An exact reproduction of the records is required, with all images left out.

**** Supplied material ****

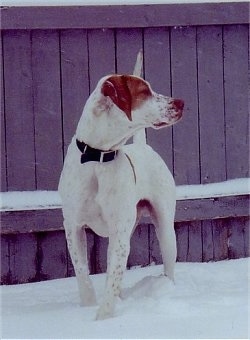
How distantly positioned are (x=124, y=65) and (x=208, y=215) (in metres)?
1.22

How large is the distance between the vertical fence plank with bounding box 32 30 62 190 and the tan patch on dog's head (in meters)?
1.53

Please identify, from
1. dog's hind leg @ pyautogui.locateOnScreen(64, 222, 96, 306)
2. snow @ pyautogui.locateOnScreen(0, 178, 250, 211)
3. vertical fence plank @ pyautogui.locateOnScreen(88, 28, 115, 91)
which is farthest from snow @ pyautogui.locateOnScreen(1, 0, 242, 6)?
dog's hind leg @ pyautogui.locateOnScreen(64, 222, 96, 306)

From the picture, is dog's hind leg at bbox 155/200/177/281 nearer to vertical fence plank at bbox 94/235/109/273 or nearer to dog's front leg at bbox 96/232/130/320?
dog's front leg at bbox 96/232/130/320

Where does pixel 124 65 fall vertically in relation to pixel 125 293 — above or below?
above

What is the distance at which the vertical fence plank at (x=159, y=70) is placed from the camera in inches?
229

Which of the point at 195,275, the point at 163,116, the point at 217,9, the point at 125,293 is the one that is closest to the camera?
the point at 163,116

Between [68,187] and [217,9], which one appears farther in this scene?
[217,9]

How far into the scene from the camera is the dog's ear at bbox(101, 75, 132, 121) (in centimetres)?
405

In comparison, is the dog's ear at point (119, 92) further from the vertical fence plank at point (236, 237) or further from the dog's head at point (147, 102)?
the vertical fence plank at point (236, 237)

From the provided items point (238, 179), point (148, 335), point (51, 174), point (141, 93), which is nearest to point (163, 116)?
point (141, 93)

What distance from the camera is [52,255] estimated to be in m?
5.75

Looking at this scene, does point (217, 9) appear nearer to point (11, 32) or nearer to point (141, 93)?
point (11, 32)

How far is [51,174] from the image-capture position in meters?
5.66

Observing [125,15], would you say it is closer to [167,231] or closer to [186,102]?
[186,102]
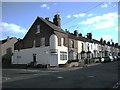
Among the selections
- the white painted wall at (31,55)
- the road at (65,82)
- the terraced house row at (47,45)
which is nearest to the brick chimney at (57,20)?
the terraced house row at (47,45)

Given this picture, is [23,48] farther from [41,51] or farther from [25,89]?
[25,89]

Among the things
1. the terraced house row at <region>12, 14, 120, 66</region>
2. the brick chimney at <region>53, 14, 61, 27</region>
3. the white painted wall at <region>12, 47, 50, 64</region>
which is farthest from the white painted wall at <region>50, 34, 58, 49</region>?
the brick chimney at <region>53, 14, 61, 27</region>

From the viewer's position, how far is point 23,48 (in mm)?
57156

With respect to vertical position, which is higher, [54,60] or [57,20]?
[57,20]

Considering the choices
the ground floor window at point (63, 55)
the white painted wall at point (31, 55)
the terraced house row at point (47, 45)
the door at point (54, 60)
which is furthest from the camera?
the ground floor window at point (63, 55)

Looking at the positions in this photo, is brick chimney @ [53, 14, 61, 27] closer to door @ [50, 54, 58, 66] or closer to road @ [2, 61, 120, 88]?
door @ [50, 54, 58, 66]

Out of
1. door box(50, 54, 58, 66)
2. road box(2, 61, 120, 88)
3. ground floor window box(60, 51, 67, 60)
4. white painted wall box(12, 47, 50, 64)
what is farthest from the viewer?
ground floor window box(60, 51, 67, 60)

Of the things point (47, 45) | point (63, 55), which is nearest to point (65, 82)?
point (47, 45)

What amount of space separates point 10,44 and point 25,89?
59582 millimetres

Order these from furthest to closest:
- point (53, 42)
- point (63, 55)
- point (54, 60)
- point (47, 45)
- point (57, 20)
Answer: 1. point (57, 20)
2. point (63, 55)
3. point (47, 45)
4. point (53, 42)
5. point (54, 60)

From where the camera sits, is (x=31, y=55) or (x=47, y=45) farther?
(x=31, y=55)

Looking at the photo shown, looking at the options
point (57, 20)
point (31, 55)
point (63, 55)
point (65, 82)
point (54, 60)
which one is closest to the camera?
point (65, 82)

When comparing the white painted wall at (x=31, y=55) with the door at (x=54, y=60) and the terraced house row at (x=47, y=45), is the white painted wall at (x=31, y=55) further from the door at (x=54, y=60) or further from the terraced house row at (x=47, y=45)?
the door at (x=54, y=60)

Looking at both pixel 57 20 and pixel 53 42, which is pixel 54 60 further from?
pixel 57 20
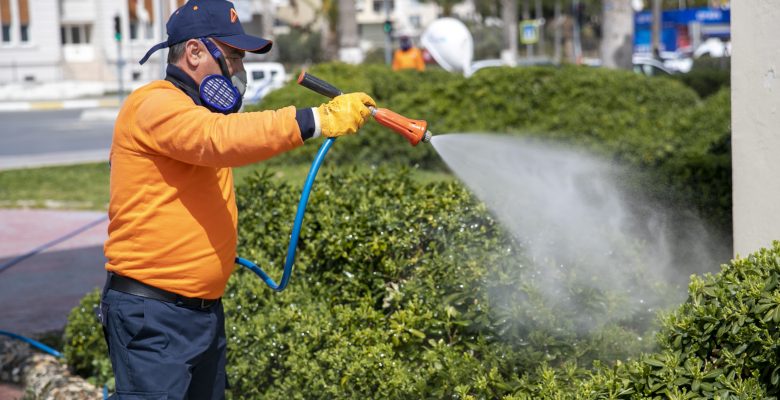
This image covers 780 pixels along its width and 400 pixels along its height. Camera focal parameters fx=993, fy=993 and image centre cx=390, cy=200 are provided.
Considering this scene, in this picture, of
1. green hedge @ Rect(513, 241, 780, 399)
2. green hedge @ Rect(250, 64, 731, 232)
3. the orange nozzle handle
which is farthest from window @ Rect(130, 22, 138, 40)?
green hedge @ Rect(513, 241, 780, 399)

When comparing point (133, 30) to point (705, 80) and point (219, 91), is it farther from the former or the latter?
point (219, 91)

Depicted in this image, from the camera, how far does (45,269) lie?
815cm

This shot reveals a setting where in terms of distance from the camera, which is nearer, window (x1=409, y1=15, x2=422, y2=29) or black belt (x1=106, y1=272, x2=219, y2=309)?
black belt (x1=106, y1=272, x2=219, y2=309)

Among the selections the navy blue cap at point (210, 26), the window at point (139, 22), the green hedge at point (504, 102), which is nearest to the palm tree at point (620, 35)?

****

Final result:
How distantly positioned are (x=124, y=65) and (x=208, y=215) (in metres)?
1.22

How large is the distance between the vertical fence plank with bounding box 32 30 62 190 and the tan patch on dog's head (in meters)?
1.53

Please identify, from
1. dog's hind leg @ pyautogui.locateOnScreen(64, 222, 96, 306)
2. snow @ pyautogui.locateOnScreen(0, 178, 250, 211)
3. vertical fence plank @ pyautogui.locateOnScreen(88, 28, 115, 91)
which is farthest from snow @ pyautogui.locateOnScreen(1, 0, 242, 6)?
dog's hind leg @ pyautogui.locateOnScreen(64, 222, 96, 306)

From the picture, is dog's hind leg at bbox 155/200/177/281 nearer to vertical fence plank at bbox 94/235/109/273 or nearer to dog's front leg at bbox 96/232/130/320?
dog's front leg at bbox 96/232/130/320

Where does pixel 124 65 fall vertically in relation to pixel 125 293 — above or below?
above

What is the distance at which the vertical fence plank at (x=159, y=70) is placed from the camera in inches?
229

Which of the point at 195,275, the point at 163,116, the point at 217,9, the point at 125,293 is the one that is closest to the camera?
the point at 163,116

Between [68,187] and [217,9], which one appears farther in this scene?
[217,9]

How far into the scene from the camera is the dog's ear at bbox(101, 75, 132, 121) (in centimetres)?
405

In comparison, is the dog's ear at point (119, 92) further from the vertical fence plank at point (236, 237) or further from the dog's head at point (147, 102)?
the vertical fence plank at point (236, 237)

From the provided items point (238, 179), point (148, 335), point (51, 174), point (141, 93), which is nearest to point (163, 116)?
point (141, 93)

What distance from the camera is [52,255] estimated to be in m?
5.75

Looking at this scene, does point (217, 9) appear nearer to point (11, 32) or nearer to point (141, 93)?
point (11, 32)

How far is [51,174] from the image-capture position in meters?
5.66

Observing [125,15], would you say it is closer to [167,231] or closer to [186,102]?
[186,102]
Among the selections
- the white painted wall at (31,55)
- the road at (65,82)
- the terraced house row at (47,45)
which is nearest to the brick chimney at (57,20)?
the terraced house row at (47,45)

Given this picture, is [23,48] farther from [41,51] or farther from [25,89]?
[25,89]

Among the things
1. the terraced house row at <region>12, 14, 120, 66</region>
2. the brick chimney at <region>53, 14, 61, 27</region>
3. the white painted wall at <region>12, 47, 50, 64</region>
which is farthest from the white painted wall at <region>50, 34, 58, 49</region>?
the brick chimney at <region>53, 14, 61, 27</region>

From the viewer's position, how far is point 23,48 (in mm)?
57156

With respect to vertical position, which is higher, [54,60] or [57,20]?
[57,20]

Considering the choices
the ground floor window at point (63, 55)
the white painted wall at point (31, 55)
the terraced house row at point (47, 45)
the door at point (54, 60)
which is furthest from the camera?
the ground floor window at point (63, 55)

Looking at the positions in this photo, is brick chimney @ [53, 14, 61, 27] closer to door @ [50, 54, 58, 66] or closer to road @ [2, 61, 120, 88]?
door @ [50, 54, 58, 66]

Out of
1. door box(50, 54, 58, 66)
2. road box(2, 61, 120, 88)
3. ground floor window box(60, 51, 67, 60)
4. white painted wall box(12, 47, 50, 64)
what is farthest from the viewer?
ground floor window box(60, 51, 67, 60)

Of the things point (47, 45) | point (63, 55), which is nearest to point (65, 82)?
point (47, 45)

What amount of space separates point 10,44 and point 25,89?
59582 millimetres

Order these from furthest to closest:
- point (53, 42)
- point (63, 55)
- point (54, 60)
- point (47, 45)
- point (57, 20)
Answer: 1. point (57, 20)
2. point (63, 55)
3. point (47, 45)
4. point (53, 42)
5. point (54, 60)

From where the camera sits, is (x=31, y=55) or (x=47, y=45) farther?
(x=31, y=55)

Looking at the photo shown, looking at the options
point (57, 20)
point (31, 55)
point (63, 55)
point (65, 82)
point (54, 60)
which one is closest to the camera?
point (65, 82)

When comparing the white painted wall at (x=31, y=55) with the door at (x=54, y=60) and the terraced house row at (x=47, y=45), is the white painted wall at (x=31, y=55) further from the door at (x=54, y=60) or further from the terraced house row at (x=47, y=45)?
the door at (x=54, y=60)

Looking at both pixel 57 20 and pixel 53 42, which is pixel 54 60 further from?
pixel 57 20
This image covers 780 pixels along its width and 400 pixels along its height. Camera focal parameters fx=993, fy=993 and image centre cx=390, cy=200 are provided.
Considering this scene, in this picture, of
1. green hedge @ Rect(513, 241, 780, 399)
2. green hedge @ Rect(250, 64, 731, 232)
3. the orange nozzle handle
which is farthest from window @ Rect(130, 22, 138, 40)?
green hedge @ Rect(513, 241, 780, 399)

When comparing point (133, 30) to point (705, 80) and point (219, 91), is it farther from the former or the latter?
point (219, 91)

Depicted in this image, from the camera, how far does (45,269) lie?
815cm

This shot reveals a setting where in terms of distance from the camera, which is nearer, window (x1=409, y1=15, x2=422, y2=29) or black belt (x1=106, y1=272, x2=219, y2=309)?
black belt (x1=106, y1=272, x2=219, y2=309)

Among the selections the navy blue cap at point (210, 26), the window at point (139, 22), the green hedge at point (504, 102), which is nearest to the palm tree at point (620, 35)?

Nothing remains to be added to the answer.